BANGLADESH and Burma are not renowned for gunboat diplomacy but a bizarre naval stand-off over a potentially rich oil and gas deposit in the Bay of Bengal has soured relations between the impoverished Asian neighbours.
The confrontation, which took place last week, has sparked a flurry of diplomatic exchanges to prevent the dispute escalating.
The foreign affairs ministers of Bangladesh and Burma held urgent talks on the sidelines of a regional summit in the Indian capital, New Delhi, on Wednesday to help calm tensions. The discussion was described as "cordial' but talks have so far been inconclusive.
Meanwhile, there are reports that troops on both sides of the 320-kilometre Bangladesh-Burma border have been put on high alert.
The trouble started when Rangoon dispatched two naval ships to escort oil exploration vessels owned by the South Korean company Daewoo to an area about 50 kilometres south of Bangladesh's Saint Martin Island. Both countries claim the waters as their own.
When the Bangladesh Navy detected the Burmese ships it sent a patrol into the area. No shots were fired but the vessels from the two countries' navies watched one another warily.

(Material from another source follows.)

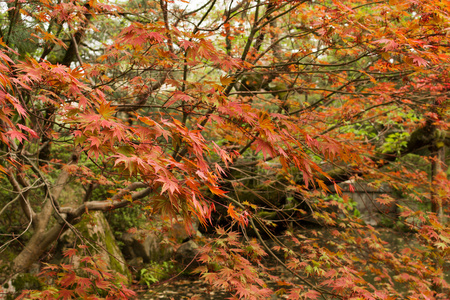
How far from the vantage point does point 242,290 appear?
240 centimetres

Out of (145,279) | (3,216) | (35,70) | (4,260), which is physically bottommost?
(145,279)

Rangoon initially summoned the Bangladesh ambassador to protest and refused to withdraw the exploration equipment. Dhaka then turned to China, which has close links to the military junta in Burma, to help resolve the row. Both countries eventually withdrew their military vessels when Rangoon said it would "pause" exploration in the area. Bangladesh then sent its top foreign affairs official to Burma to discuss the problem.
Several international maritime boundaries in the Bay of Bengal are contested because of its curved shape. Bangladesh and Burma both insist on different methods to draw their sea boundary and a formal demarcation has never been settled.

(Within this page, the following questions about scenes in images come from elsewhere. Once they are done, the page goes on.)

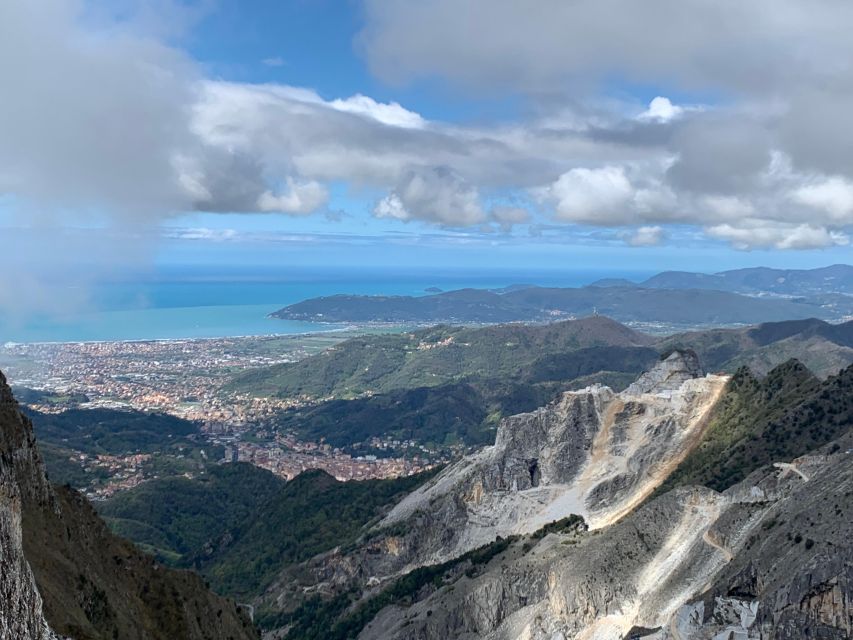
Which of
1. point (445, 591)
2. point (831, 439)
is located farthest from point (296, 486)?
point (831, 439)

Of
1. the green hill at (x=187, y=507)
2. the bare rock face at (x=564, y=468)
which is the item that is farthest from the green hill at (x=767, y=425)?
the green hill at (x=187, y=507)

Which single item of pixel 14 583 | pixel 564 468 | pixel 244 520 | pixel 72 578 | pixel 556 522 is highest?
pixel 14 583

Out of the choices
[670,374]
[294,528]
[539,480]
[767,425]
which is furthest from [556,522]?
[294,528]

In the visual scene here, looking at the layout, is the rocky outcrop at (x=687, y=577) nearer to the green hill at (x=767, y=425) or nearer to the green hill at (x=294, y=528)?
the green hill at (x=767, y=425)

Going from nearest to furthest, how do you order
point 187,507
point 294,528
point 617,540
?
point 617,540, point 294,528, point 187,507

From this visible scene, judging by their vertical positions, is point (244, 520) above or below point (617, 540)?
below

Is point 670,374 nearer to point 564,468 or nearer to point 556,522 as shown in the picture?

The scramble for energy resources has highlighted this problem. Experts think the Bay of Bengal is rich in oil and gas so Bangladesh and Burma - two of Asia's poorest countries - are desperate to gain as much of this potential resource as they can.
Burma exported nearly $US3 billion ($4.6 billion) worth of gas last year, much of it to China, and this revenue has helped insulate the junta from the effects of international sanctions.
The dispute has also focused attention on competition between India and China for influence in the Bay of Bengal.
Bangladesh's decision to seek Chinese help to resolve the dispute emphasised Beijing's clout with the Burmese Government as well as its growing presence in the region. China is also Bangladesh's biggest trading partner.
Jabin Jacob, a research fellow at Delhi's Institute of Peace and Conflict Studies said India's "sphere of influence" in the Bay of Bengal region is being challenged by China. However, the dispute might also highlight Chinese limitations, he said.
"This might end up playing into India's hands because it will be very difficult for the Chinese to find a solution. There's not that much China can do about it."
Dr Jacob said the preference of both China and India to maintain stability in the region meant the conflict was likely to be contained.